--- Start Passage given ---

简体   繁体   中英

Spark dataframe from Json string with nested key

I have several columns to be extracted from json string. However one field has nested values. Not sure how to deal with that?

Need to explode into multiple rows to get values of field name, Value1, Value2.

import spark.implicits._

val df = Seq(
  ("1", """{"k": "foo", "v": 1.0}""", "some_other_field_1"),
  ("2", """{"p": "bar", "q": 3.0}""", "some_other_field_2"),
  ("3",
    """{"nestedKey":[ {"field name":"name1","Value1":false,"Value2":true},
      |                 {"field name":"name2","Value1":"100","Value2":"200"}
      |]}""".stripMargin, "some_other_field_3")

).toDF("id","json","other")

df.show(truncate = false)
val df1= df.withColumn("id1",col("id"))
  .withColumn("other1",col("other"))
  .withColumn("k",get_json_object(col("json"),"$.k"))
  .withColumn("v",get_json_object(col("json"),"$.v"))
  .withColumn("p",get_json_object(col("json"),"$.p"))
  .withColumn("q",get_json_object(col("json"),"$.q"))
  .withColumn("nestedKey",get_json_object(col("json"),"$.nestedKey"))
    .select("id1","other1","k","v","p","q","nestedKey")
df1.show(truncate = false)

You can parse the nestedKey using from_json and explode it:

val df2 = df1.withColumn(
    "nestedKey", 
    expr("explode_outer(from_json(nestedKey, 'array<struct<`field name`:string, Value1:string, Value2:string>>'))")
).select("*", "nestedKey.*").drop("nestedKey")

--- End Passage given ---
--- Start Exercise input ---

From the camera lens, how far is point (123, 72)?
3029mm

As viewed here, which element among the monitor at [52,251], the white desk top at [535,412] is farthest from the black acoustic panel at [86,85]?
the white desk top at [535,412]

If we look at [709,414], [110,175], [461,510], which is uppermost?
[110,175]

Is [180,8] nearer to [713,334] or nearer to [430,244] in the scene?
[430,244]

--- End Exercise input ---
--- Start Exercise input ---

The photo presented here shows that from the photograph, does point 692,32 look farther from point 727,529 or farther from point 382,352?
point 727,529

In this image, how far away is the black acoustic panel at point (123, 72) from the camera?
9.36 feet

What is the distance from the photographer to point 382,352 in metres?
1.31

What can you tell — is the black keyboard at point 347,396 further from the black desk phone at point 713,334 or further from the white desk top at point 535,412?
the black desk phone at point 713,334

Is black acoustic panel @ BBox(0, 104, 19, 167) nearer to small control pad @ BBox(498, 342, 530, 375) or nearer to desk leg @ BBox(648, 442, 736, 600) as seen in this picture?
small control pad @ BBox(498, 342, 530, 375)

--- End Exercise input ---
--- Start Exercise input ---

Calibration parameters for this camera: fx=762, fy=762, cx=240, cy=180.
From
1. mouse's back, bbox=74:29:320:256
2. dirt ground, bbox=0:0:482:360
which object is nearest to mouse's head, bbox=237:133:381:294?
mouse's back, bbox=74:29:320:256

--- End Exercise input ---

- **Exercises**
a: Summarize the Spark thread in two sentences.
b: State how many lines of the records contain the word "this". Case counts.

- **Task solutions**
a: The asker needs to extract several columns from a JSON string in a Spark dataframe, but one field has nested values that must be exploded into multiple rows to get field name, Value1 and Value2. The reply suggests parsing nestedKey with from_json and exploding it, then selecting its fields and dropping the original nestedKey column.

b: 3